-------- Working data --------

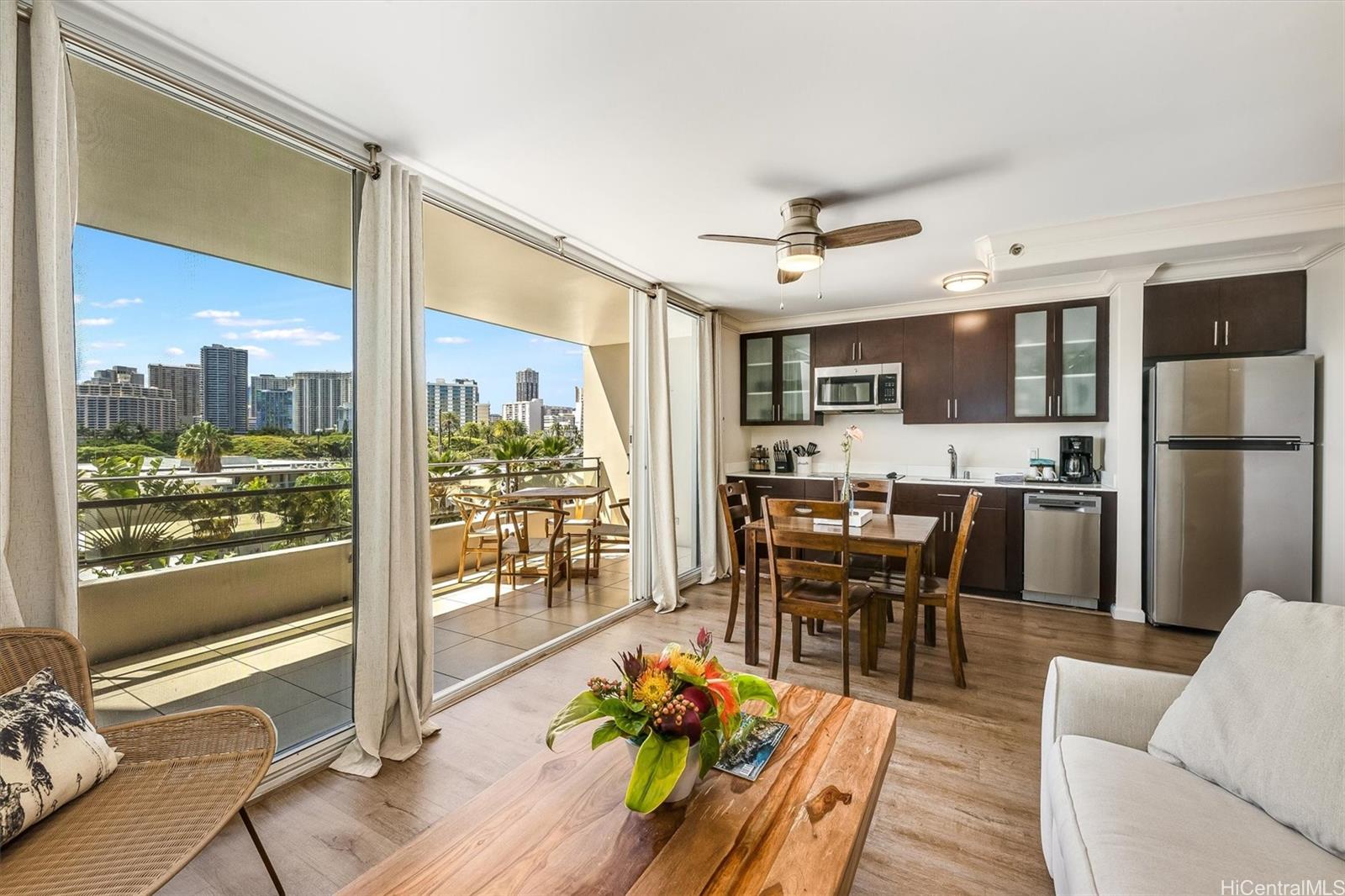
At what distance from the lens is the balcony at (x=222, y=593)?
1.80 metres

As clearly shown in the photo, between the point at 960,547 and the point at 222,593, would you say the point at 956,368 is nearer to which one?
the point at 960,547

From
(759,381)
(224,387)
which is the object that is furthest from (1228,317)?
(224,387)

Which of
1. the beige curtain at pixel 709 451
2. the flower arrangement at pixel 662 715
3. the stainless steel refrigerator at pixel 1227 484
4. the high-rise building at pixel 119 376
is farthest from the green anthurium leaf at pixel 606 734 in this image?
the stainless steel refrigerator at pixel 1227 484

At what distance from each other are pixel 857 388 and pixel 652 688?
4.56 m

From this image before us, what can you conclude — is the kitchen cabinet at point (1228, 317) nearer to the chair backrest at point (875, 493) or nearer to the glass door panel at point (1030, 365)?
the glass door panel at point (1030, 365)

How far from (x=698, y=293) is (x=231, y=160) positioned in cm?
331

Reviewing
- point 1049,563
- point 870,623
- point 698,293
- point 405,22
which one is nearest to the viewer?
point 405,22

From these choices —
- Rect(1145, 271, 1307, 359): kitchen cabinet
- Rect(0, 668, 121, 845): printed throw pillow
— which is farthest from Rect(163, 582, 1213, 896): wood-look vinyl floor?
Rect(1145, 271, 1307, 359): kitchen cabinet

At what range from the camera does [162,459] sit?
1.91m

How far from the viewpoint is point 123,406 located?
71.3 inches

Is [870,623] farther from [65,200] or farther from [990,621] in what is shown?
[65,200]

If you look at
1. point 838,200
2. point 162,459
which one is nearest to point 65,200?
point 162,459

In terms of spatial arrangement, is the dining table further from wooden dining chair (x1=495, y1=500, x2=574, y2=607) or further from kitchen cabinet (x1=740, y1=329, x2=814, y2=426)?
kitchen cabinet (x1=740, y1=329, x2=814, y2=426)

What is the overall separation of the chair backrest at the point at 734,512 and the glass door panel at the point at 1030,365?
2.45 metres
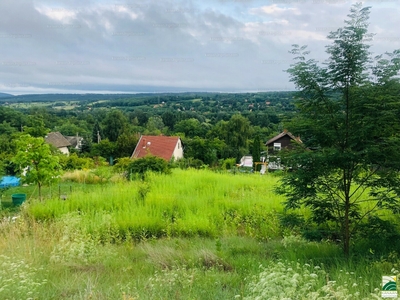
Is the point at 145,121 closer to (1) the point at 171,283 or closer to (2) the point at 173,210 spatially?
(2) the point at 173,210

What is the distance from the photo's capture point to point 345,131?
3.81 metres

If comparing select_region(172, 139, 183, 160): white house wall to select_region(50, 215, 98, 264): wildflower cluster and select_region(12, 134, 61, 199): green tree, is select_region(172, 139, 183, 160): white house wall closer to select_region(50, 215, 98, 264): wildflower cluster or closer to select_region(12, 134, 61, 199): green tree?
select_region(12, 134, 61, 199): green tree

--------

→ Work instructions:
Leave out every picture, and write out exactly the lines from the one bearing "From this image" through the final line.

→ Answer for this exercise:
From this image before us, what can you conclude — is the kitchen cabinet at point (1228, 317) nearer to the chair backrest at point (875, 493) or nearer to the glass door panel at point (1030, 365)?
the glass door panel at point (1030, 365)

How far from (x=698, y=293) is (x=231, y=160) positioned in cm?
331

Reviewing
- point 1049,563
- point 870,623
- point 698,293
- point 405,22
which one is nearest to the viewer?
point 405,22

From these choices —
- Rect(1145, 271, 1307, 359): kitchen cabinet
- Rect(0, 668, 121, 845): printed throw pillow
— which is farthest from Rect(163, 582, 1213, 896): wood-look vinyl floor?
Rect(1145, 271, 1307, 359): kitchen cabinet

At what range from the camera does [162,459] sit?
1.91m

How far from the viewpoint is point 123,406 located?
71.3 inches

Is [870,623] farther from [65,200] or farther from [990,621] in what is shown?
[65,200]

If you look at
1. point 838,200
2. point 162,459
which one is nearest to point 65,200?
point 162,459

In terms of spatial arrangement, is the dining table further from wooden dining chair (x1=495, y1=500, x2=574, y2=607) or further from kitchen cabinet (x1=740, y1=329, x2=814, y2=426)?
kitchen cabinet (x1=740, y1=329, x2=814, y2=426)

What is the overall separation of the chair backrest at the point at 734,512 and the glass door panel at the point at 1030,365?
2.45 metres
Is the point at 145,121 closer to (1) the point at 171,283 or closer to (2) the point at 173,210 spatially?
(2) the point at 173,210

What is the distance from the photo's capture point to point 345,131?
3.81 metres

If comparing select_region(172, 139, 183, 160): white house wall to select_region(50, 215, 98, 264): wildflower cluster and select_region(12, 134, 61, 199): green tree, is select_region(172, 139, 183, 160): white house wall closer to select_region(50, 215, 98, 264): wildflower cluster or closer to select_region(12, 134, 61, 199): green tree?
select_region(12, 134, 61, 199): green tree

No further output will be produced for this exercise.